Cette nuit, la solitude bleue et stérile a frémi


Noyades en nappes



Malgré la lumière pâle, un premier écho sibyllin, comme une crainte pas lerche qui t'angoisse par à-coups, te prend d'abord. À l'écart de la folie désabusée de cette fête dionysiaque, cette fureur de débauchés, tu crois fixer l’extérieur, le dehors, de tes yeux - quand déjà plus rien tu ne fixes, ton regard s'est perdu - tu as peur (Te dis : peut-être perdu pour de bon ce soir ?).

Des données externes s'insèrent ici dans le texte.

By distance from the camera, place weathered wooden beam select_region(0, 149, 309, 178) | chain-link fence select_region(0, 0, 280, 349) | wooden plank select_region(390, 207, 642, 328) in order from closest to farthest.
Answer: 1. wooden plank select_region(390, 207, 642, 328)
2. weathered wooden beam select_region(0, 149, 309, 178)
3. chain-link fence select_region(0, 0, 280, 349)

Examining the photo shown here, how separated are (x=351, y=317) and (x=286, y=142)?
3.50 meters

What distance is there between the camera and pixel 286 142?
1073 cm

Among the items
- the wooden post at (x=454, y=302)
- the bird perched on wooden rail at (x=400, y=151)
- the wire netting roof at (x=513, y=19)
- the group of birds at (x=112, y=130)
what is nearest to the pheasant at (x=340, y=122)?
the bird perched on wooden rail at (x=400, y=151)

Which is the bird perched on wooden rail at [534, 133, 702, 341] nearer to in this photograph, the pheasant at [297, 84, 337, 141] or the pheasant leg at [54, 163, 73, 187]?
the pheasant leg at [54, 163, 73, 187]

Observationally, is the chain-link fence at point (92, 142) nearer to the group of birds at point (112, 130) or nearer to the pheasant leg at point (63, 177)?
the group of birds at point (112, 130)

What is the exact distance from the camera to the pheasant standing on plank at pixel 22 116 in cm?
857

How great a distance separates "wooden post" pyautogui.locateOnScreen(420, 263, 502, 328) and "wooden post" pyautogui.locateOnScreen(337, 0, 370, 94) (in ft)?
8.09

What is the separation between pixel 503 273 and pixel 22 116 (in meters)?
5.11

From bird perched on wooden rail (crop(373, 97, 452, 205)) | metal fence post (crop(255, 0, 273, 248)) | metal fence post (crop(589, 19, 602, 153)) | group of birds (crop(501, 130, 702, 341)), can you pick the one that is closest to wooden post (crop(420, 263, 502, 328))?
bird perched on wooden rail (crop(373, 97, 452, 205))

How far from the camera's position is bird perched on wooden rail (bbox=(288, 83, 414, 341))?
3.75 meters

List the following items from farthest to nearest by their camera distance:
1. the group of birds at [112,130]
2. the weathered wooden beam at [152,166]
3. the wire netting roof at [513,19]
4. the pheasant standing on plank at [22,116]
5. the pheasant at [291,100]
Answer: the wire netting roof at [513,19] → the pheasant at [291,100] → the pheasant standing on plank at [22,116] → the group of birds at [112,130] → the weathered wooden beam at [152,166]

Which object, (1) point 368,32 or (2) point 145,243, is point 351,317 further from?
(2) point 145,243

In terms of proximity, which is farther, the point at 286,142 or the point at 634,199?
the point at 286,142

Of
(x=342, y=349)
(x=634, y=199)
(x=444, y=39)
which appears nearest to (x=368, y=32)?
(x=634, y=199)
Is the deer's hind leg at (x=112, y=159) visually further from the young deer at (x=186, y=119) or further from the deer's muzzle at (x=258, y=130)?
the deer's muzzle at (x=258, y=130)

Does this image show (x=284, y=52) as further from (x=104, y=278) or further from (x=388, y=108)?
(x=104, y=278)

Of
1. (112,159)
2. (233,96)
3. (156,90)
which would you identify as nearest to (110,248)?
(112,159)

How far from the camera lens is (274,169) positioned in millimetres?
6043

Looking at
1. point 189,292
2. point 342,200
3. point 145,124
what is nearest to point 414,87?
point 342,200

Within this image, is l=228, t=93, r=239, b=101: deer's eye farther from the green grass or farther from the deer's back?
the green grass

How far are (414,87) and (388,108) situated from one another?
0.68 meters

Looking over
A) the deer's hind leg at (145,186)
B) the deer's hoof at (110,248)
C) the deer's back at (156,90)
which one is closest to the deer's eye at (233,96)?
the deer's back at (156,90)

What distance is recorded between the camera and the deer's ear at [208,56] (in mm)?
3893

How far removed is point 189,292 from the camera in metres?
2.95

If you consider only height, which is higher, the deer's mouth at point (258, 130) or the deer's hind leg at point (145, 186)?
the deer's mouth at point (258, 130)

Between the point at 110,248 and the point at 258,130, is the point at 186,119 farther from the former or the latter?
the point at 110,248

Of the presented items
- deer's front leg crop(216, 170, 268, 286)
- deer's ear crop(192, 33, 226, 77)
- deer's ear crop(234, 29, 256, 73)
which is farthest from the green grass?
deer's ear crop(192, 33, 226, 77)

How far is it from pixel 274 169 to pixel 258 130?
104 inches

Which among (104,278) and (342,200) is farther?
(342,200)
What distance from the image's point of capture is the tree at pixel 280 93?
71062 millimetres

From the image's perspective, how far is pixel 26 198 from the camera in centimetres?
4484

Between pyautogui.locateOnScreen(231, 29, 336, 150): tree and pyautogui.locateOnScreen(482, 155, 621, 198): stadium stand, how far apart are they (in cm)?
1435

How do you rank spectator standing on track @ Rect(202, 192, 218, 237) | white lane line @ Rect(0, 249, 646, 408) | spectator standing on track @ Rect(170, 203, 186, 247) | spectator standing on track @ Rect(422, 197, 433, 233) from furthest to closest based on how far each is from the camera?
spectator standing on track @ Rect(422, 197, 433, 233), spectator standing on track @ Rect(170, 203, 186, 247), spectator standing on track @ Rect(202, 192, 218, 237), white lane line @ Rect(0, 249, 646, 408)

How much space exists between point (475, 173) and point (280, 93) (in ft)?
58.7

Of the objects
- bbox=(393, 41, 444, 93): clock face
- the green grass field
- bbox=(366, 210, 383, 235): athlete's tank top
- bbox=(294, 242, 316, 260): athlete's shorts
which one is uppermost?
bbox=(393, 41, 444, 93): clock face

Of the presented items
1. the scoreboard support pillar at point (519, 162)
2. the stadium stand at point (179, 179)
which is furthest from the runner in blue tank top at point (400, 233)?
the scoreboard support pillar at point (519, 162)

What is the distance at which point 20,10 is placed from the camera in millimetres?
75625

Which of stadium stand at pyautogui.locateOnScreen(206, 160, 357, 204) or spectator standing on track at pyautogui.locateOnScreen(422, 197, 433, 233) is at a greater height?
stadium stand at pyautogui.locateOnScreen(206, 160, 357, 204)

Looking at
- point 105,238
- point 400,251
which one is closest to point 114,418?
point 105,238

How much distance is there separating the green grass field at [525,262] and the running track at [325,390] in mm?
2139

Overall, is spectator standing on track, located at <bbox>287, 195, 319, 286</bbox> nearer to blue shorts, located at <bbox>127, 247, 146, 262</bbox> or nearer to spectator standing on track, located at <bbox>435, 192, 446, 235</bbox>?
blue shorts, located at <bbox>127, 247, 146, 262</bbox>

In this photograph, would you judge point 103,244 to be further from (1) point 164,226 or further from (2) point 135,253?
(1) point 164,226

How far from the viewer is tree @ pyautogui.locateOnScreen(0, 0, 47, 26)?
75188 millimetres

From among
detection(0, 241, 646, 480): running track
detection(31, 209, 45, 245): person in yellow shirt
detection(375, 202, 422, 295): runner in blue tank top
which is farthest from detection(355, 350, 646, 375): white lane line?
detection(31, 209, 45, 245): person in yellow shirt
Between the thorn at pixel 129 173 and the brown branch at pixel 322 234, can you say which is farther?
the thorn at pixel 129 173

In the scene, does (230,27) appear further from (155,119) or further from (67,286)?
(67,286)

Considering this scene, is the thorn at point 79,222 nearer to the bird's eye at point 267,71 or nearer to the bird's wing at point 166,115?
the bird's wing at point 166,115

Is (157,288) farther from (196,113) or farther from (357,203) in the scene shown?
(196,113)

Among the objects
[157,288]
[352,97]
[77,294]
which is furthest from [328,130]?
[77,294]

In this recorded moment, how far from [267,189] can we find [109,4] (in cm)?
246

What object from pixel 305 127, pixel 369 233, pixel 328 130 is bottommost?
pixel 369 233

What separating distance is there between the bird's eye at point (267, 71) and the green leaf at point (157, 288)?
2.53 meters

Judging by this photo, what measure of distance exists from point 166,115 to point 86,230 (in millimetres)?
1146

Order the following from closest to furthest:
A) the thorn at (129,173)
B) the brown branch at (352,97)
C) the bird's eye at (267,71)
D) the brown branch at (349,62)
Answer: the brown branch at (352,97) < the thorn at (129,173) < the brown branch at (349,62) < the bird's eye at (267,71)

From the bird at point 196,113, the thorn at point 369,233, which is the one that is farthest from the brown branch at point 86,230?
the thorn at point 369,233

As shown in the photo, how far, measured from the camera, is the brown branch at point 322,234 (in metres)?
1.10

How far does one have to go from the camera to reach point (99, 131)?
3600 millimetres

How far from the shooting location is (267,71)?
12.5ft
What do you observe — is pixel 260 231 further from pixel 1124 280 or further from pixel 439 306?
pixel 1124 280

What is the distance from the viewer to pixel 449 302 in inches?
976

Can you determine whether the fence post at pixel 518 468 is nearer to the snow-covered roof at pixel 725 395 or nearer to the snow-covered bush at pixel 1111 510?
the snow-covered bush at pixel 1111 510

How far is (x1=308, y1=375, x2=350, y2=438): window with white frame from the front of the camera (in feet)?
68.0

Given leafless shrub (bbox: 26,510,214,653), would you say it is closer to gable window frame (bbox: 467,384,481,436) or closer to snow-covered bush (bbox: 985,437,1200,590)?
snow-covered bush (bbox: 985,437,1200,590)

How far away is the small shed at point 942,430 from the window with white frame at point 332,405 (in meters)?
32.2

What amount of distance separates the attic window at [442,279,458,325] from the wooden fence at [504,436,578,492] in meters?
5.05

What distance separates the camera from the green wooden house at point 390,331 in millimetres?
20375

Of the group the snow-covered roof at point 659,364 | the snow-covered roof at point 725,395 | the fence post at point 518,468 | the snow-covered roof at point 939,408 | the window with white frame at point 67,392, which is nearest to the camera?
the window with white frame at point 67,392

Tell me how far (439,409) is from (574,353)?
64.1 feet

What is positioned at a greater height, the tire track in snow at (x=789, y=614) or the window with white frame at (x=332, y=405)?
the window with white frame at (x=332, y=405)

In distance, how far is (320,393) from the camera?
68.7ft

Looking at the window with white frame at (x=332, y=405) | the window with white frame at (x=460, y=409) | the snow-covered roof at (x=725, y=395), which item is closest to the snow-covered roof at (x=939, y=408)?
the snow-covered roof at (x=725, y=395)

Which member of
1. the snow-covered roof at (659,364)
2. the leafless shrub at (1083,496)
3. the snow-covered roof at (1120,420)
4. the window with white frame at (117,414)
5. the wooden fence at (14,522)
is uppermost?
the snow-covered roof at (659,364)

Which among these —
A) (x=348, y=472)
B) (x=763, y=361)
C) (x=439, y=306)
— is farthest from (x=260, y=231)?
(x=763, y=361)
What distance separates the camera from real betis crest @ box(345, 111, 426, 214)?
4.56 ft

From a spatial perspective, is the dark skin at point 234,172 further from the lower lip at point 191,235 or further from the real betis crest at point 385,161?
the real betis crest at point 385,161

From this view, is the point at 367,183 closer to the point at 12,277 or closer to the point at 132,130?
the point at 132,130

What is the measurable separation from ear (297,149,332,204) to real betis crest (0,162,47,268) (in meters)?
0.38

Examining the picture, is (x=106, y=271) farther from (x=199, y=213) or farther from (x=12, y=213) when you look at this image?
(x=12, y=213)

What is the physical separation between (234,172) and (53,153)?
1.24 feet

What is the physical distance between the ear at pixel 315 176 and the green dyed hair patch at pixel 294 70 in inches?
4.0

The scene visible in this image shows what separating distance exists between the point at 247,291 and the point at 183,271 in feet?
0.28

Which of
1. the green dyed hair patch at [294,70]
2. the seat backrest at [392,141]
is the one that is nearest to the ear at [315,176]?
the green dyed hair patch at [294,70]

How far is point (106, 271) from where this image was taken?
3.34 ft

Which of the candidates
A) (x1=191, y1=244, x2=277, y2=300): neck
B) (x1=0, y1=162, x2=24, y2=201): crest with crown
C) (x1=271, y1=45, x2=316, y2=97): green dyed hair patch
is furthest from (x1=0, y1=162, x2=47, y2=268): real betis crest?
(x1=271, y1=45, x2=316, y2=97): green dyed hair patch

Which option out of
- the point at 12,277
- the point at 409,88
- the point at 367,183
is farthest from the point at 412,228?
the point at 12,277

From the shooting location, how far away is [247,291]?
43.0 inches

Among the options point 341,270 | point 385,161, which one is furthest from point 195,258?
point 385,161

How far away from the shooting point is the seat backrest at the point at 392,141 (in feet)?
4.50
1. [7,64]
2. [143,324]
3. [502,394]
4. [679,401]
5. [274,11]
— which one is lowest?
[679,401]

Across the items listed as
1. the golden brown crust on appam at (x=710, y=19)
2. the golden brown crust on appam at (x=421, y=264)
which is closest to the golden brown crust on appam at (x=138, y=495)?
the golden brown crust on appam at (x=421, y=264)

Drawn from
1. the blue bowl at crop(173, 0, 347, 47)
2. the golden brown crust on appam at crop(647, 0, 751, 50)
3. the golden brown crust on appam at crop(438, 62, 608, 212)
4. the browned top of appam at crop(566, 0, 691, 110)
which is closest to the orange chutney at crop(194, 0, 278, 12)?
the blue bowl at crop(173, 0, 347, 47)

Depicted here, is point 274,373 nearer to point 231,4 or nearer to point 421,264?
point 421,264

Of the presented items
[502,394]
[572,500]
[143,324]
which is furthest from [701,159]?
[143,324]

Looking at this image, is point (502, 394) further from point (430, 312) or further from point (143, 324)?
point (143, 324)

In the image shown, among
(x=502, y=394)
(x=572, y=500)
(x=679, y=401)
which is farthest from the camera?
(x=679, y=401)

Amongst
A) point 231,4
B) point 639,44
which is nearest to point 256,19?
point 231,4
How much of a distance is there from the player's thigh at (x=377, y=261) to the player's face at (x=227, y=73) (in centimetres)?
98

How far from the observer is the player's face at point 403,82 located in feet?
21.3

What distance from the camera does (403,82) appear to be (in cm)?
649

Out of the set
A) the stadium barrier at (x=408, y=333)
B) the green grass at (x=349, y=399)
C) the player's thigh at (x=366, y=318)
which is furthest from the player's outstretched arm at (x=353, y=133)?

Tu crois regarder de l'immobilité souveraine : un paysage de nuit albâtre, un Hopper et ses mauvais présages, mais rien ne veut rester droit, en des nappes sublimes tout est déjà mouvement, ample et splendide, dont tout sens t'échappe et que tu ne tentes même plus à fixer. Ce gonflement grossit, et ton appréhension à te joindre au ramdam à côté qui ne te dit plus rien, de même grossit. La faucille de lune est floue ce soir, regardée à travers le grand voile de tes psychotropes, les volutes que tu tires en bouffées, les volutes qu'argente encore ta lune.


Tu n'es plus là et tu ne le vois même pas, trop distant à toi-même. Il te faut du temps, et du temps, pour ne percevoir rien qu'un instant.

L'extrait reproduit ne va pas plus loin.